The text doesn’t tell us how Peter felt about being rescued. But I believe that one of the lessons of this all-too-familiar passage is that being a person of faith means to look to God for salvation. Not as an exception to the general rule of our own spiritual and moral competence and self-reliance.
Nope. It seems to me that faith is a habitual way of navigating the planet. People who look to God for salvation admit that we cannot live life fully and fruitfully without drawing upon a power beyond ourselves who is greater than we are.
I don’t really know why, but this is easier said than done. We seem convinced that we’re supposed to validate our own existence by what we do.
One of our chief spiritual struggles, it seems to me, is coming to terms with the very idea that we need a savior. It makes us feel like, well, failures. Losers on a cosmic scale.
I wonder if you see Peter as something of a failure in this story. Lots of preachers and teachers say so if not in so many words. They tell us that Peter got out of the boat in a great act of faith and that he sank only because he let doubt diminish his faith.
It’s as if Jesus said, “If you hadn’t doubted I wouldn’t have had to go to all this trouble. You’d be strolling across this water like nobody’s business. What a loser!”
What Jesus actually said was this: “You of little faith, why did you doubt?” (Matthew 14:31)
The message he’s delivering is something like this: “I know you want to trust me. What makes you hesitant?”
We all have a hesitant little faith. Trusting God is always risky for us and sometimes downright terrifying. That’s because God is asking nothing less than to trust him with our temporal and eternal life.
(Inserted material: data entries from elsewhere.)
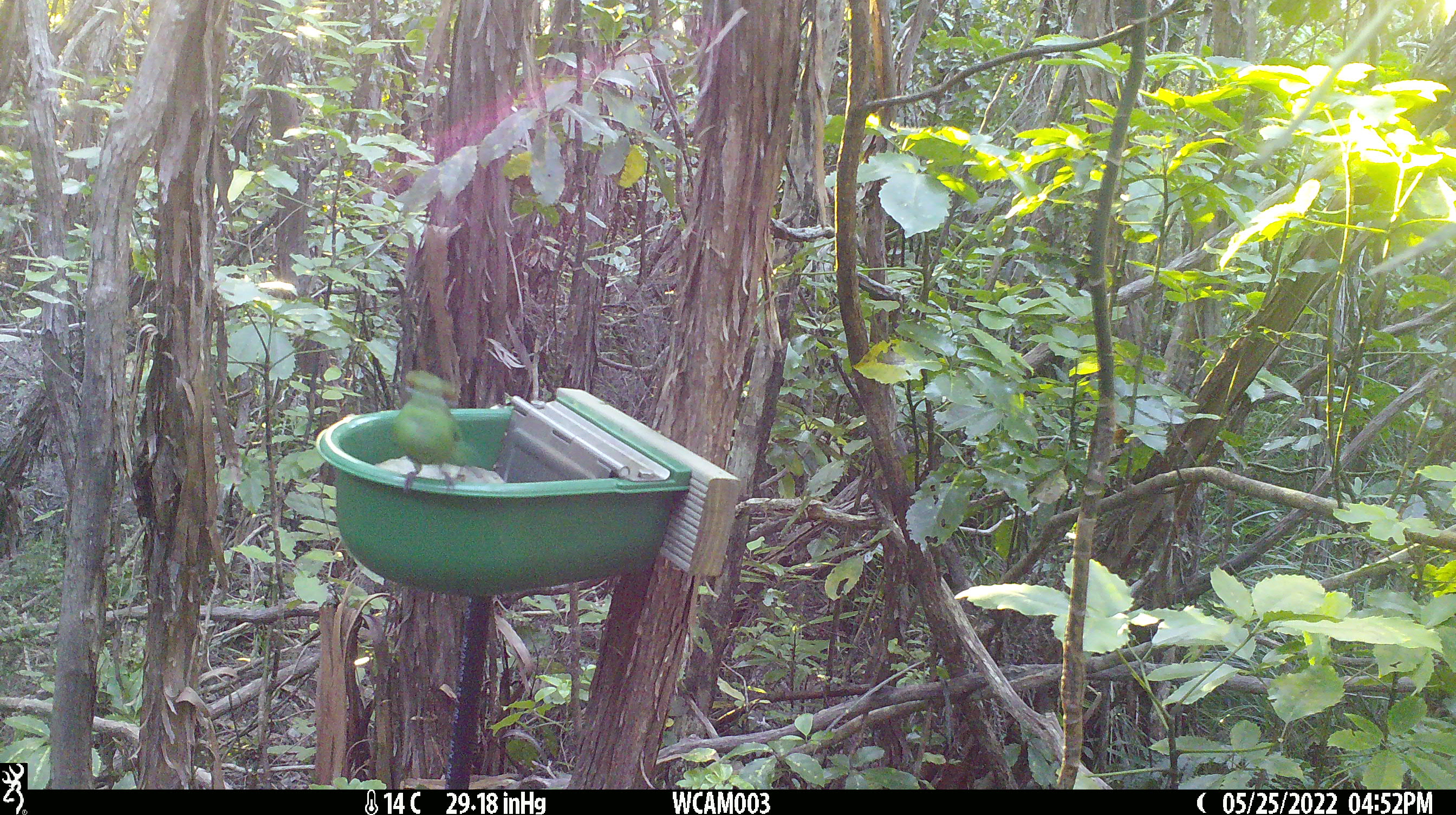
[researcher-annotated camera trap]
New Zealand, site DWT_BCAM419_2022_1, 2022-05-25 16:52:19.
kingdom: Animalia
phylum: Chordata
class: Aves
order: Psittaciformes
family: Psittaculidae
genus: Cyanoramphus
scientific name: Cyanoramphus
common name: parakeet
Parakeet (Cyanoramphus).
Trust is something we grow into. God does not condemn us for needing to learn to trust him. God delights in building our trust by being trustworthy in ways both small and spectacular.
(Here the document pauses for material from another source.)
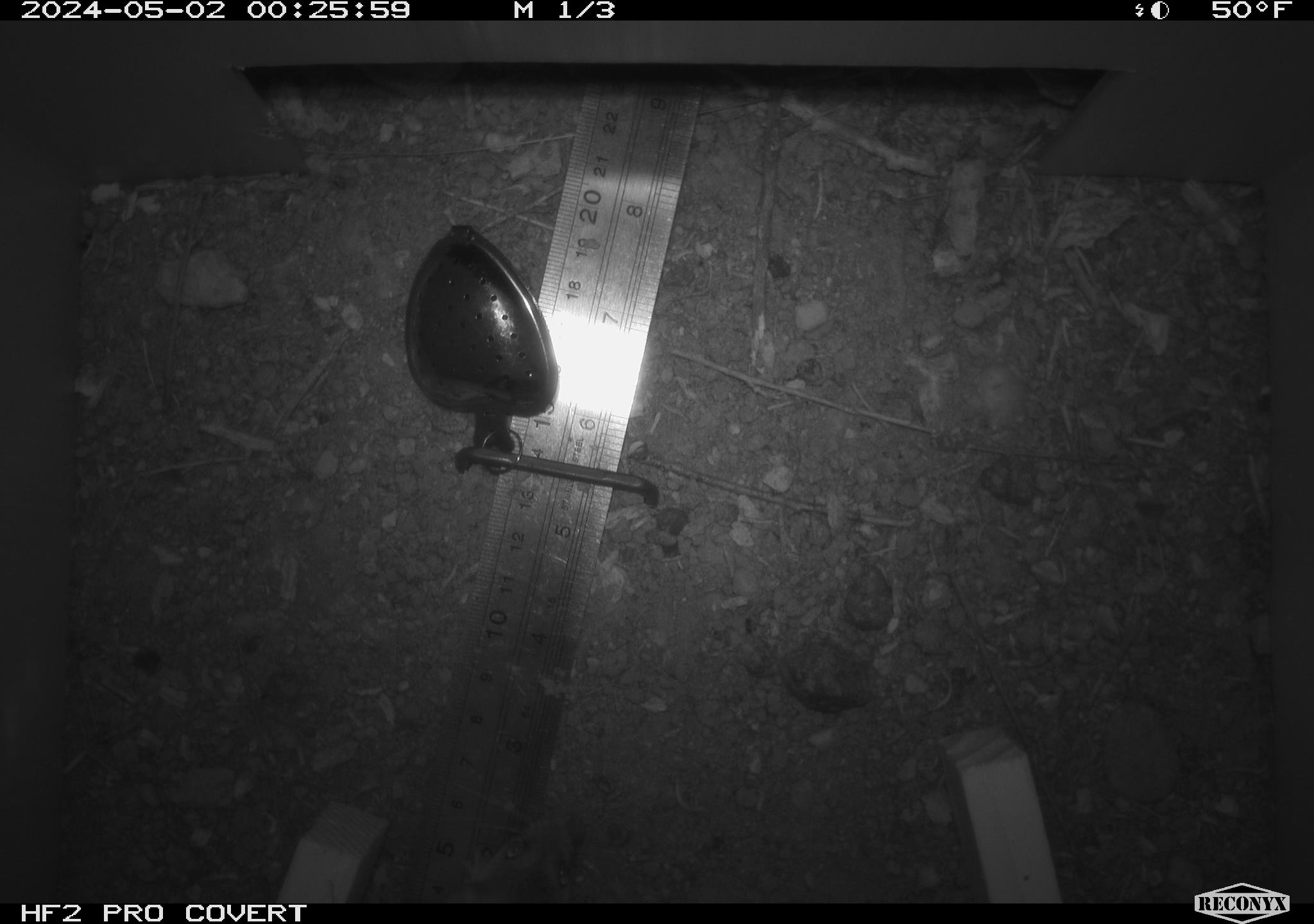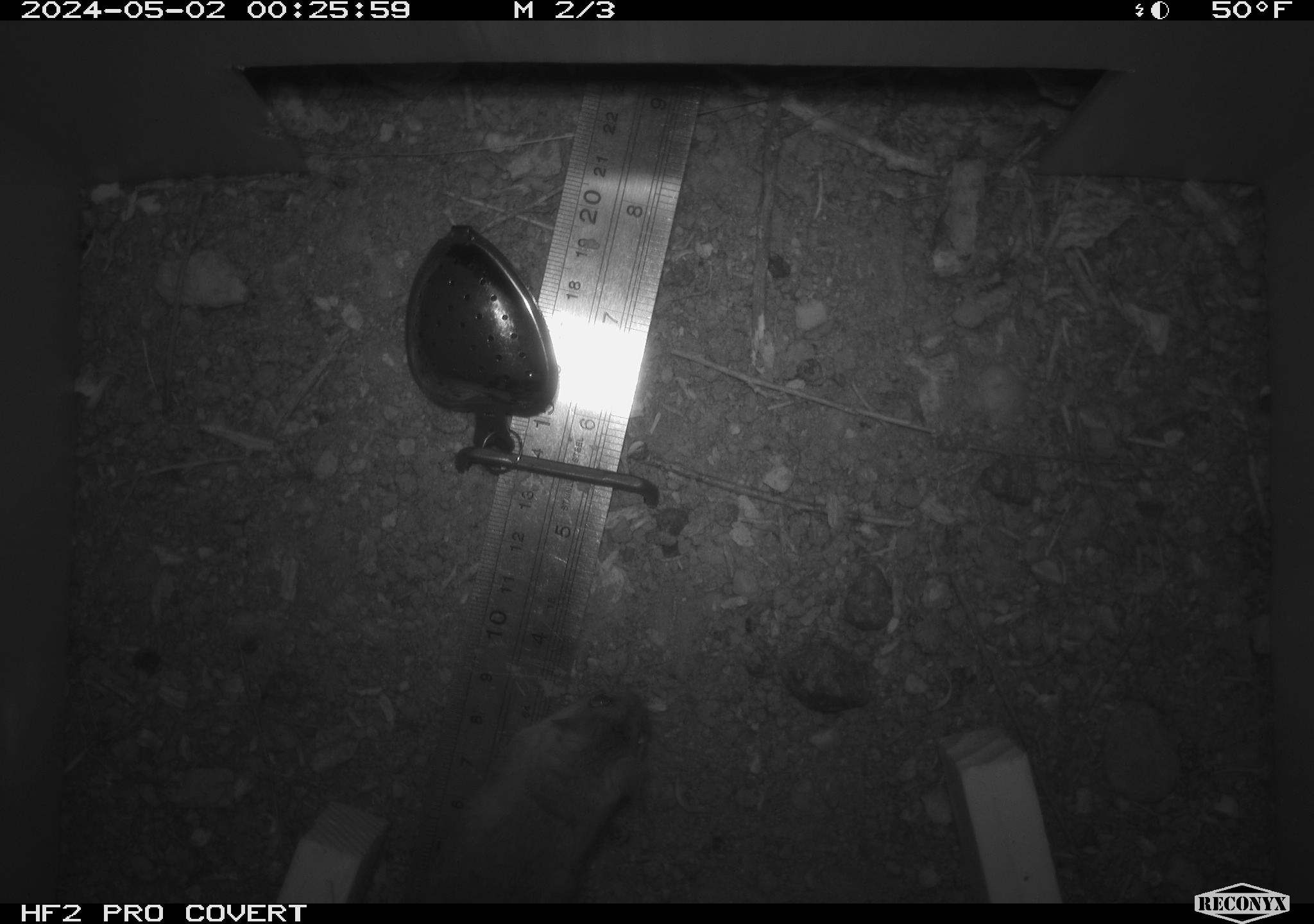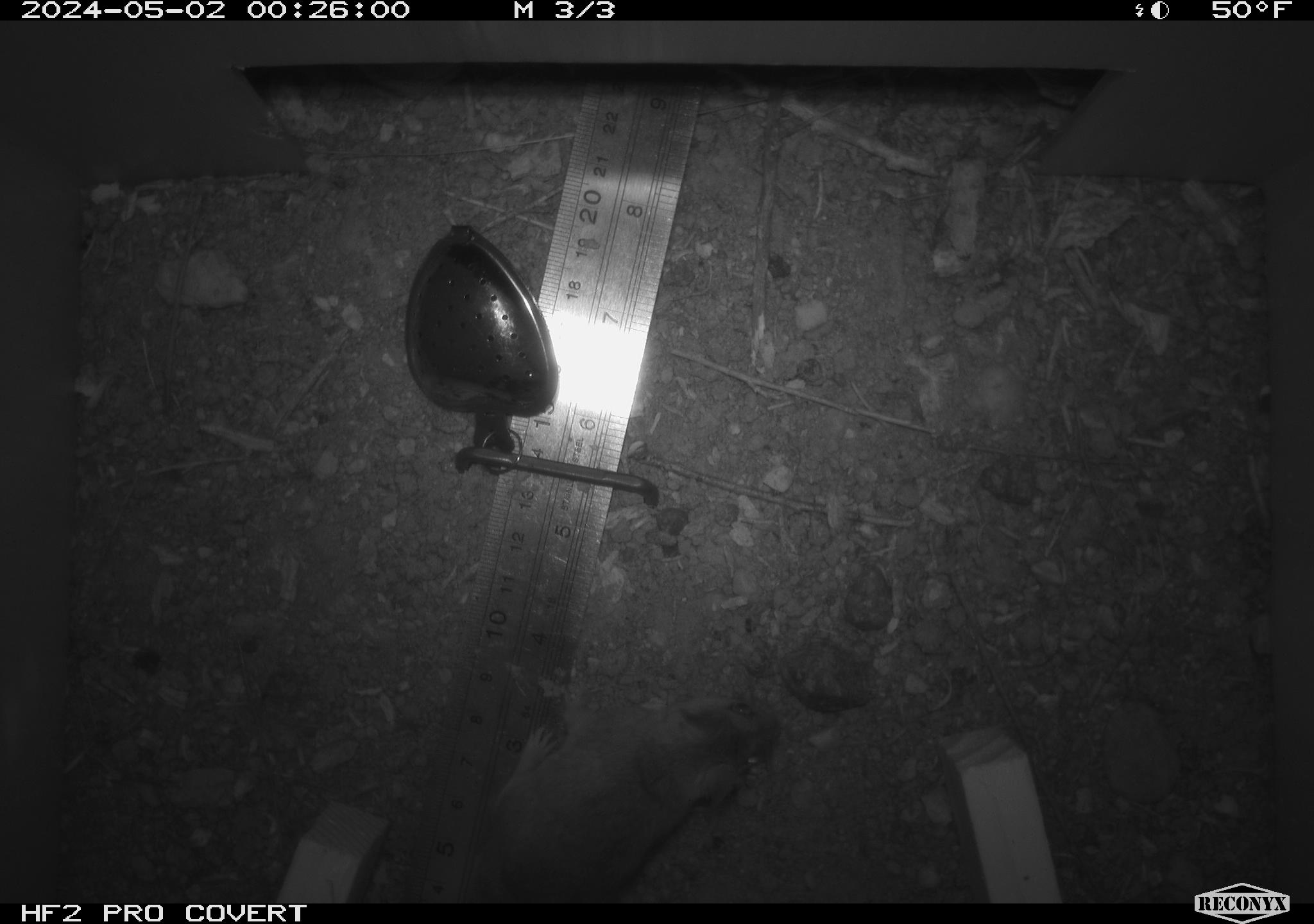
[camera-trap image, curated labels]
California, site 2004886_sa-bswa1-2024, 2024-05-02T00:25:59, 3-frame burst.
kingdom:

Here’s what hesitant little faith looks like in my own life:
I don’t have all the right answers. About marriage or parenting or how to be a deacon or a priest or a bishop.
Even my most carefully constructed plans fail to to take things into account, make faulty assumptions, and have negative results I neither intended nor anticipated.
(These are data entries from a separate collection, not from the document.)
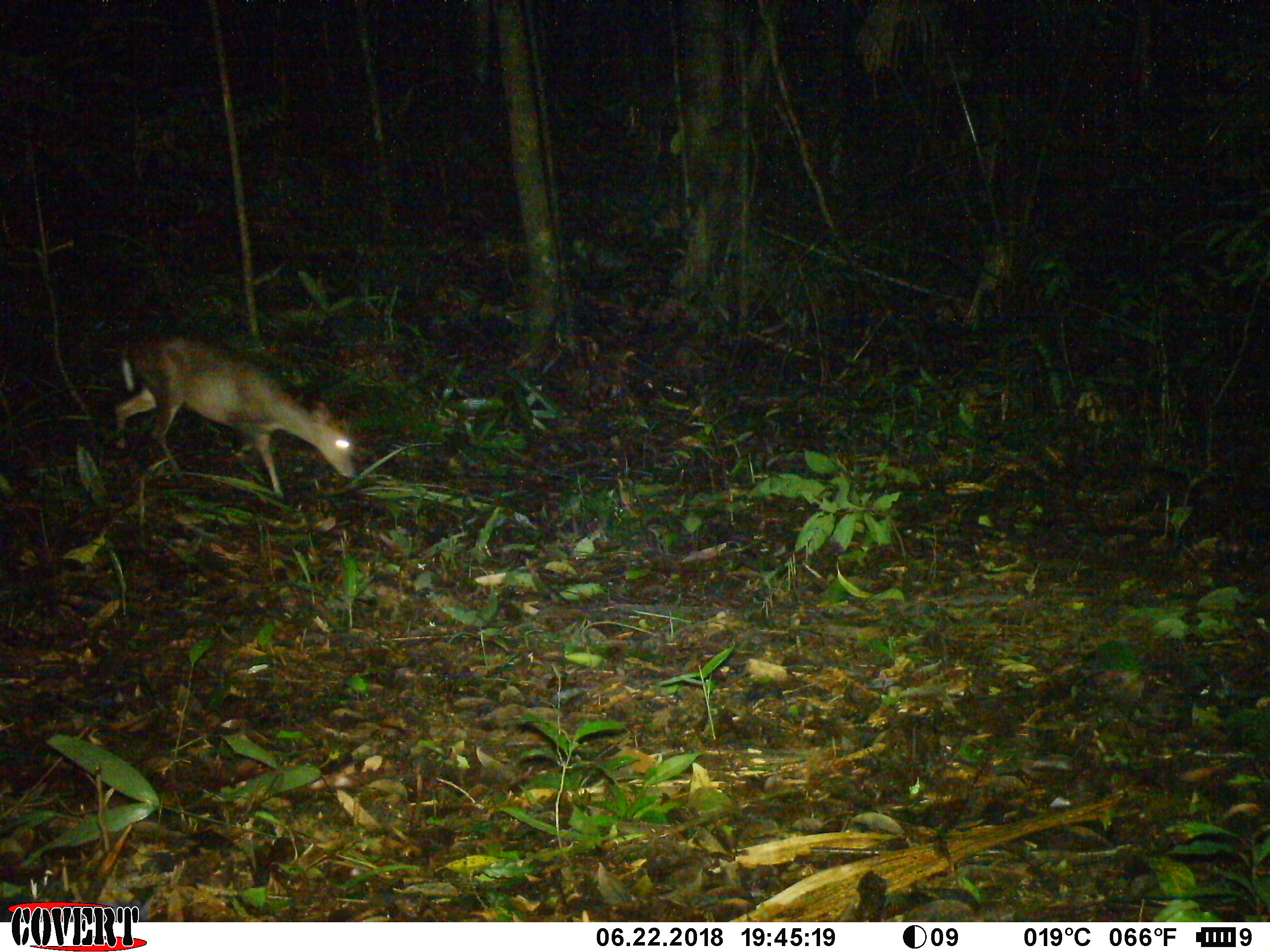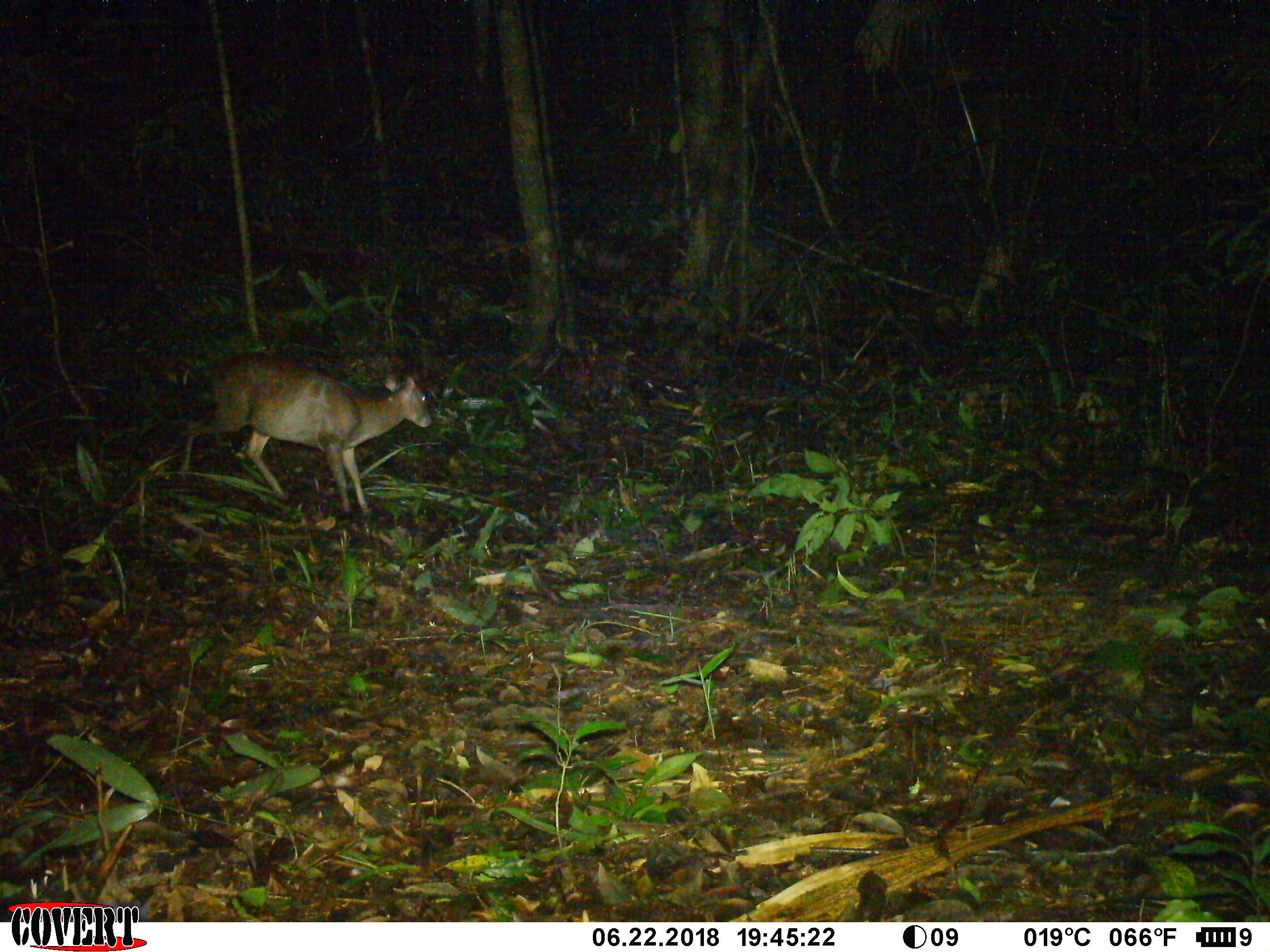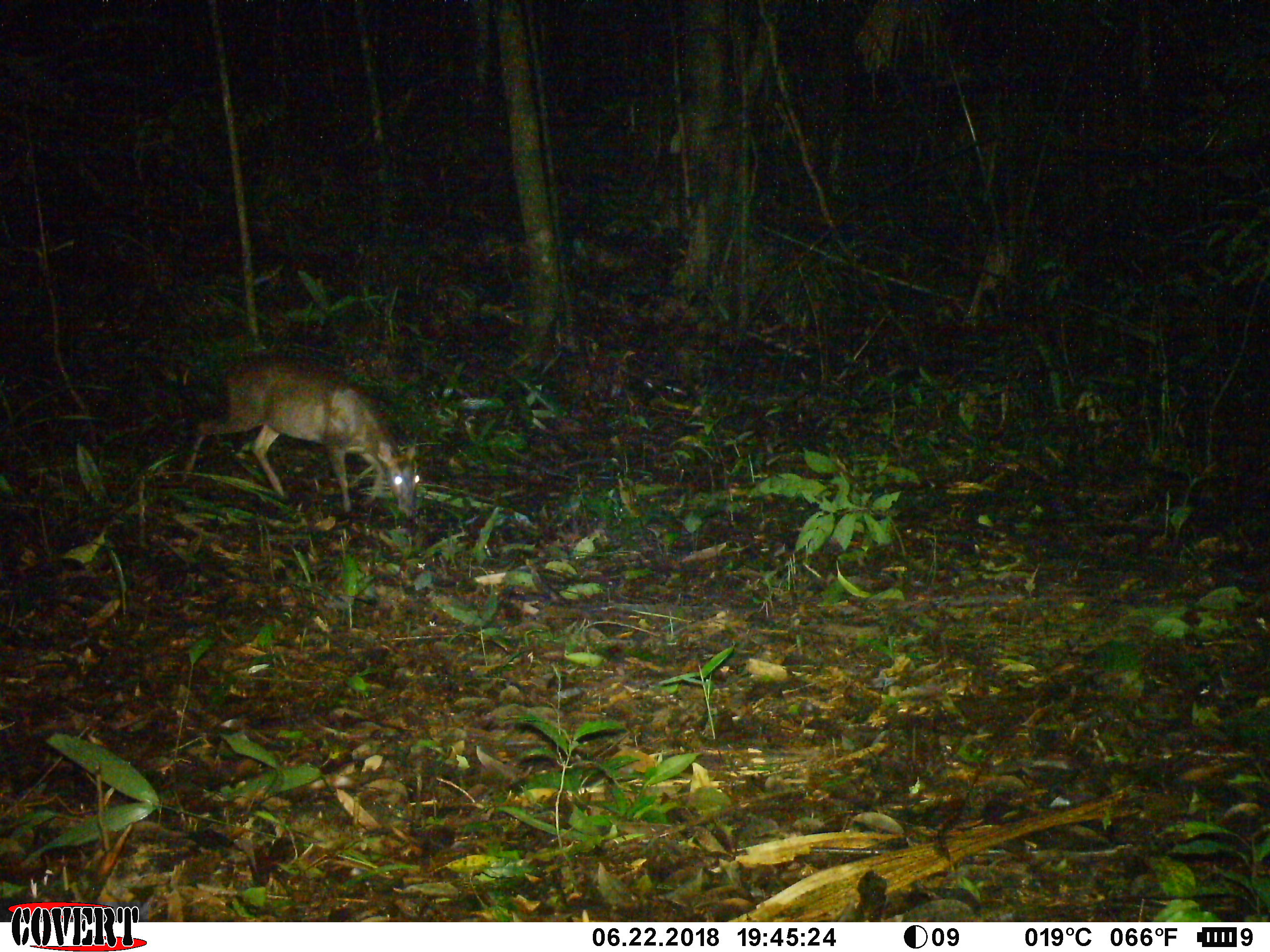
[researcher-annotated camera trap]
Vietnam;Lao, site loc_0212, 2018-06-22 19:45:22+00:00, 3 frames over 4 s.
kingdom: Animalia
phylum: Chordata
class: Mammalia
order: Artiodactyla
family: Cervidae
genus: Muntiacus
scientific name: Muntiacus rooseveltorum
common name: roosevelt's muntjac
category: roosevelts muntjac group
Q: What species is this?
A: Roosevelts muntjac group (roosevelt's muntjac) (Muntiacus rooseveltorum).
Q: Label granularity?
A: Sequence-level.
Every time I do something good for somebody else it’s only an imperfect good. But it’s the only good that I have to offer.
My good intentions don’t count for much of anything. My motives are generally mixed.
I should practice saying “I’m sorry.” I’ll get plenty of opportunity to use it.
A lot of stuff in this world is unfair. It breaks my heart. I’m clueless about what to do about most of it. But I still have to try.
I suppose this doesn’t look like walking on water. It’s more like being in over my head. But that doesn’t make me or you a failure or a loser. It just makes us people who are learning to look to God for salvation in the messy, joyful place that is our life.
A version of this sermon was preached at Polk Memorial Episcopal Church in Leesville, LA.